■ What the task asks
The line containing "genus: Connochaetes" marks the start; extract exactly from it through the last line of the entries, and omit any pictures.

======== Material for this exercise ========

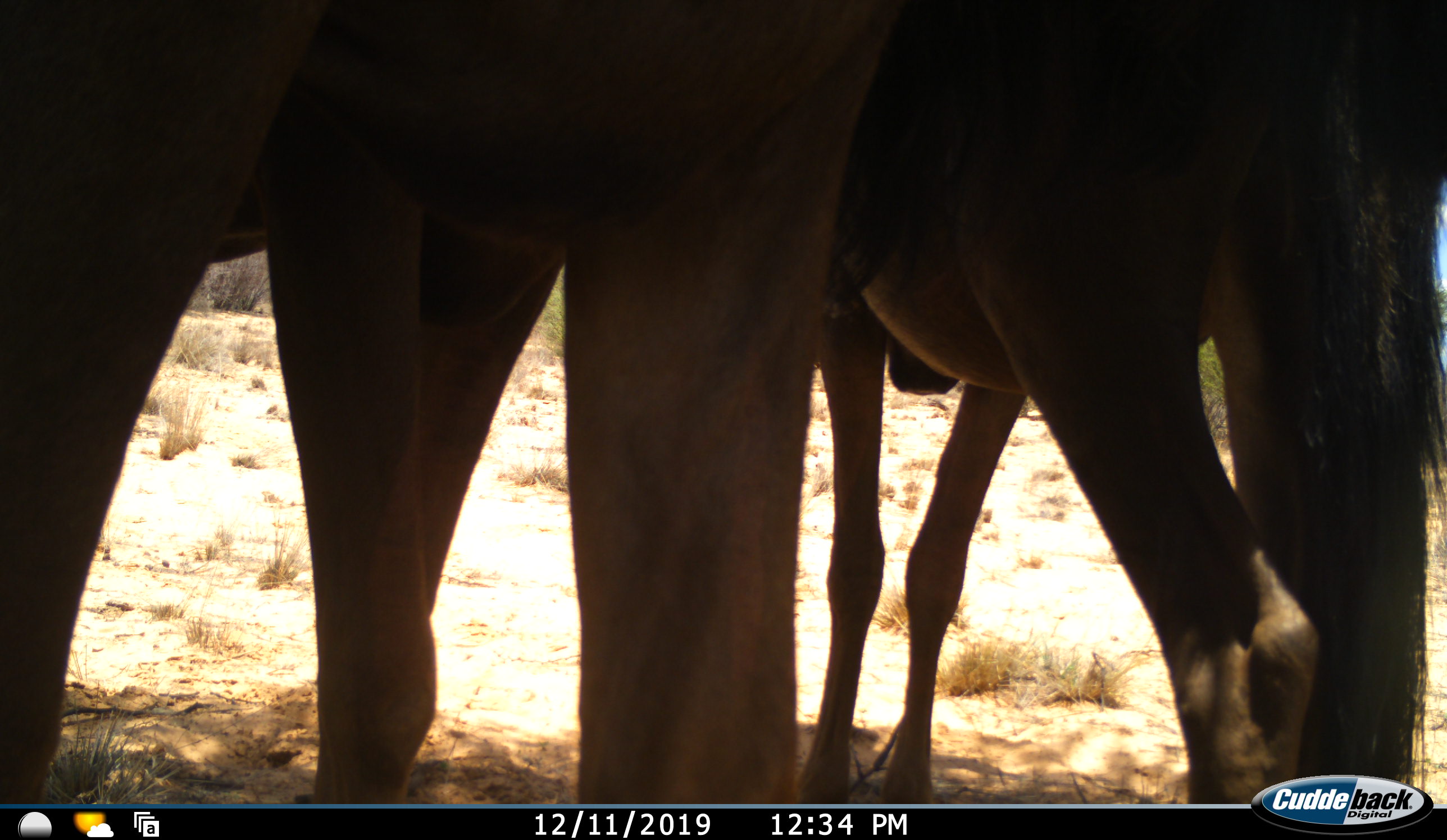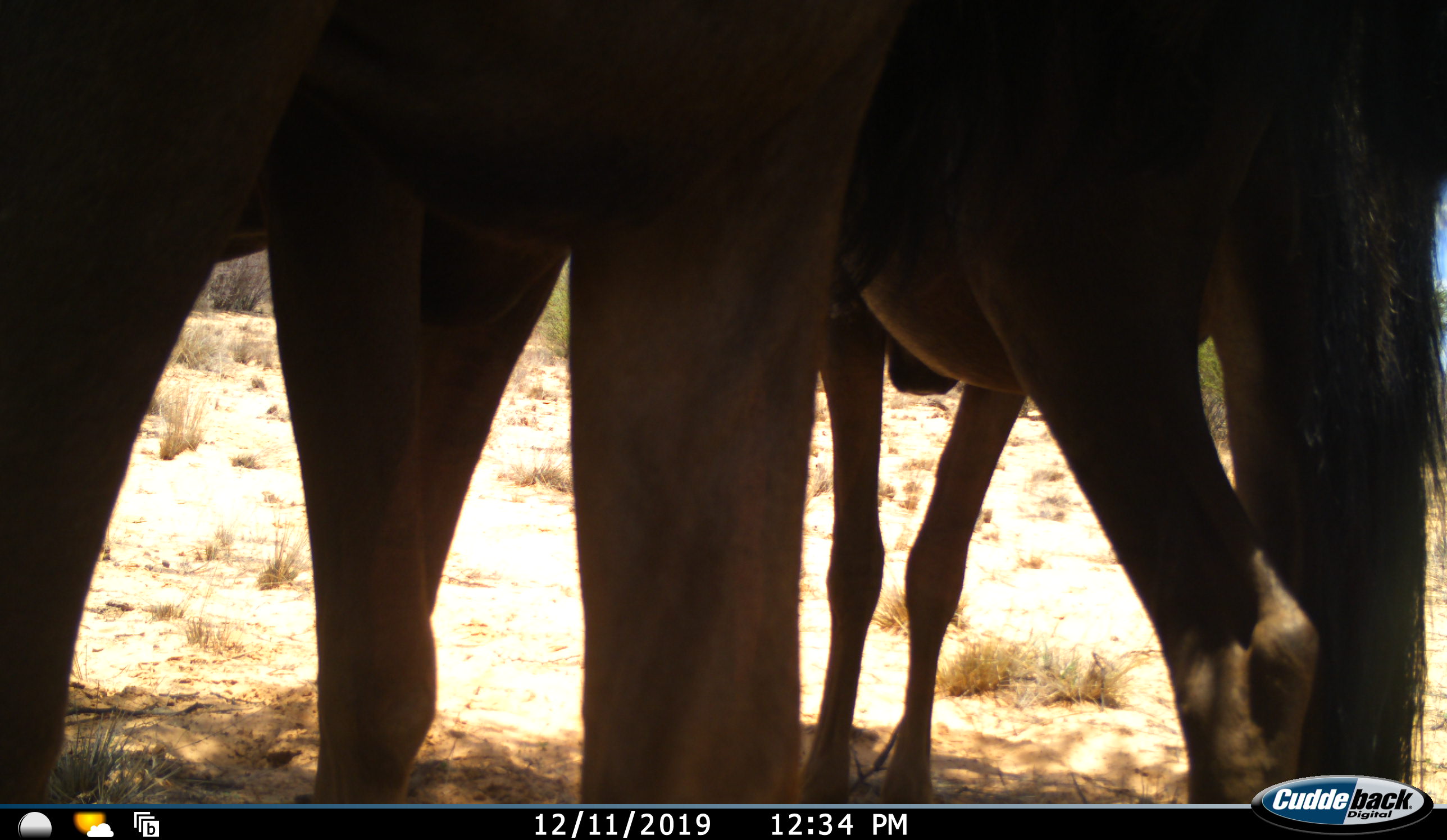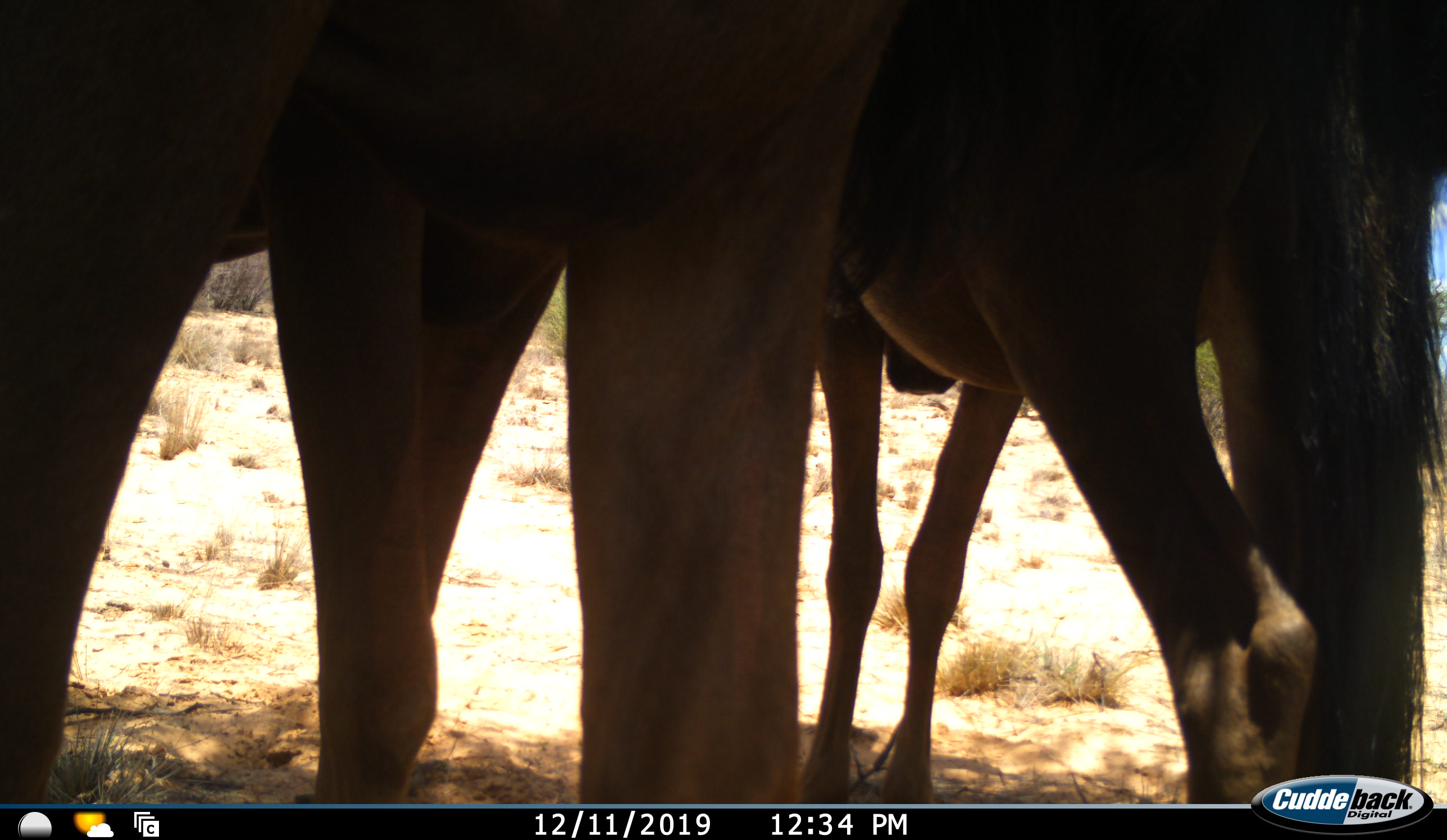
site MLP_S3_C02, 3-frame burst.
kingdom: Animalia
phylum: Chordata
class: Mammalia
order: Artiodactyla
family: Bovidae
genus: Connochaetes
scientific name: Connochaetes taurinus taurinus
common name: blue wildebeest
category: wildebeestblue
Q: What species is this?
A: Wildebeestblue (blue wildebeest) (Connochaetes taurinus taurinus).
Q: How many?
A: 2.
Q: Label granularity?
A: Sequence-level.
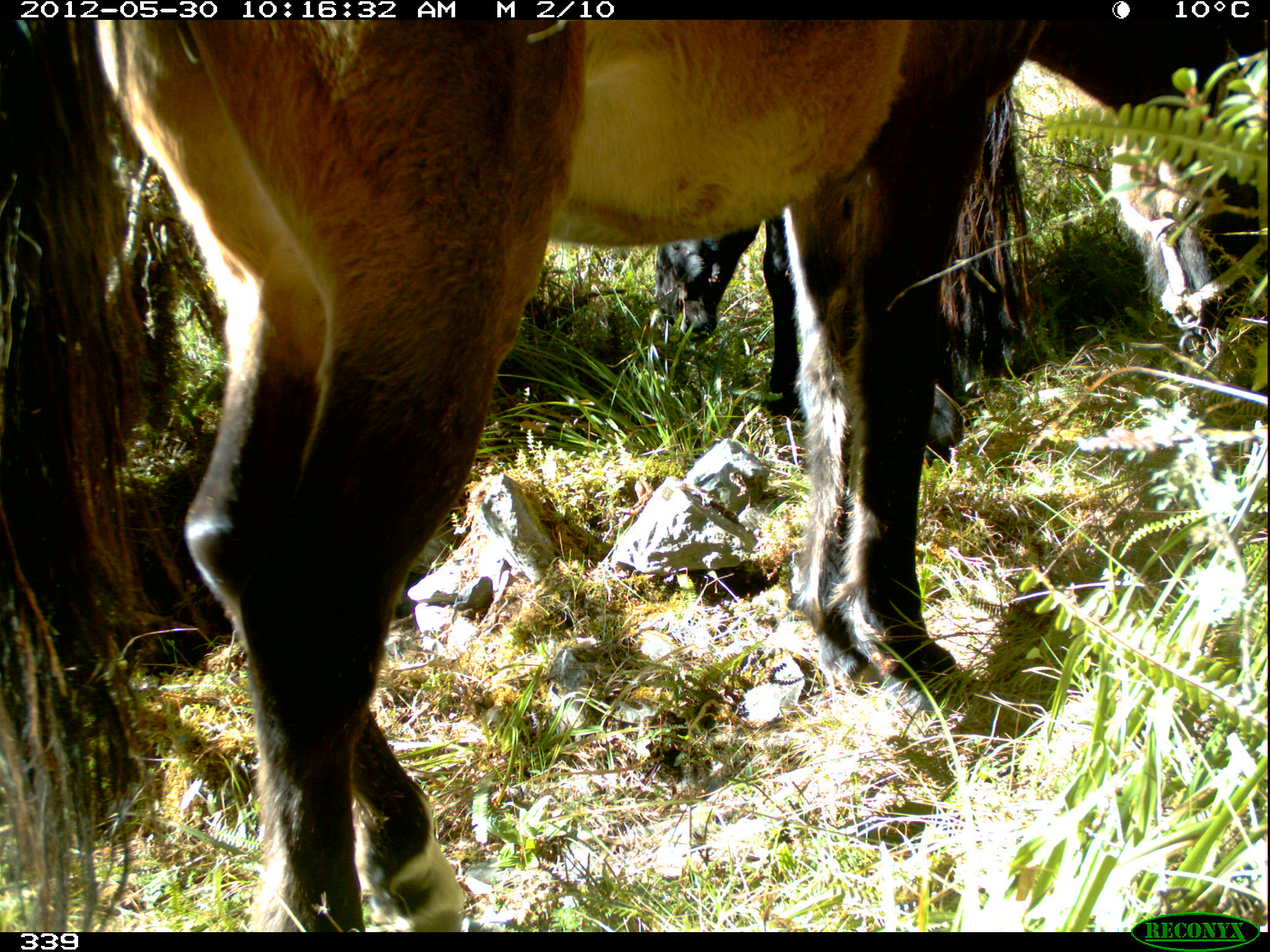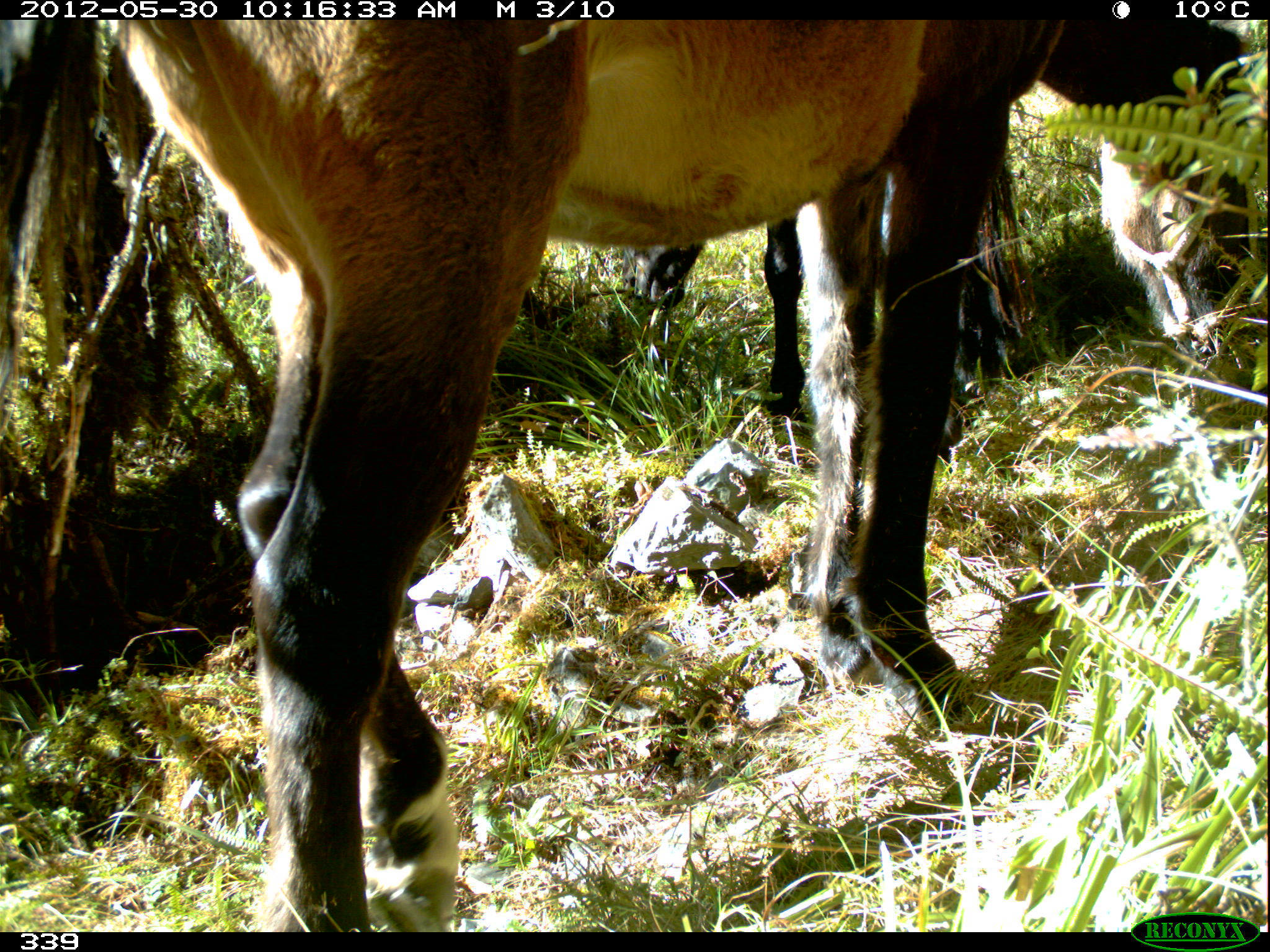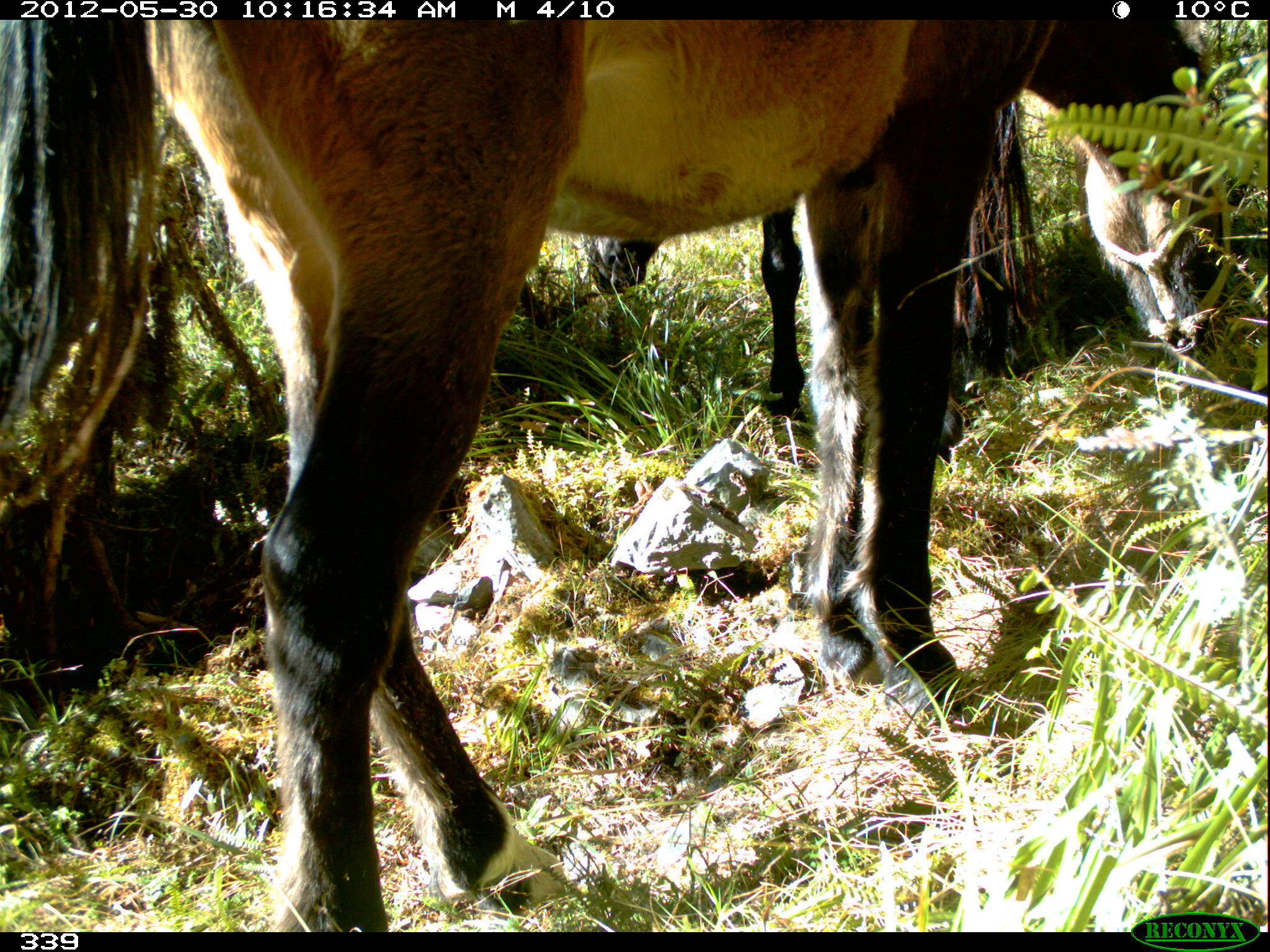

========

■ Task answer
genus: Connochaetes
scientific name: Connochaetes taurinus taurinus
common name: blue wildebeest
category: wildebeestblue
Q: What species is this?
A: Wildebeestblue (blue wildebeest) (Connochaetes taurinus taurinus).
Q: How many?
A: 2.
Q: Label granularity?
A: Sequence-level.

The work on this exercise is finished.